Environmental Science and Ecotechnology (Jul 2022)
A tartrate-EDTA-Fe complex mediates electron transfer and enhances ammonia recovery in a bioelectrochemical-stripping system
Abstract
Traditional bioelectrochemical systems (BESs) coupled with stripping units for ammonia recovery suffer from an insufficient supply of electron acceptors due to the low solubility of oxygen. In this study, we proposed a novel strategy to efficiently transport the oxidizing equivalent provided at the stripping unit to the cathode by introducing a highly soluble electron mediator (EM) into the catholyte.
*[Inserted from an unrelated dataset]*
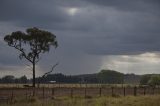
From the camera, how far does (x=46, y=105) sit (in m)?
26.6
To validate this strategy, we developed a new kind of iron complex system (tartrate-EDTA-Fe) as the EM. EDTA-Fe contributed to the redox property with a midpoint potential of −0.075 V (vs. standard hydrogen electrode, SHE) at pH 10, whereas tartrate acted as a stabilizer to avoid iron precipitation under alkaline conditions. At a ratio of the catholyte recirculation rate to the anolyte flow rate (RC-A) of 12, the NH4+-N recovery rate in the system with 50 mM tartrate-EDTA-Fe complex reached 6.9 ± 0.2 g N m−2 d−1, approximately 3.8 times higher than that in the non-EM control. With the help of the complex, our system showed an NH4+-N recovery performance comparable to that previously reported but with an extremely low RC-A (0.5 vs. 288). The strategy proposed here may guide the future of ammonia recovery BES scale-up because the introduction of an EM allows aeration to be performed only at the stripping unit instead of at every cathode, which is beneficial for the system design due to its simplicity and reliability.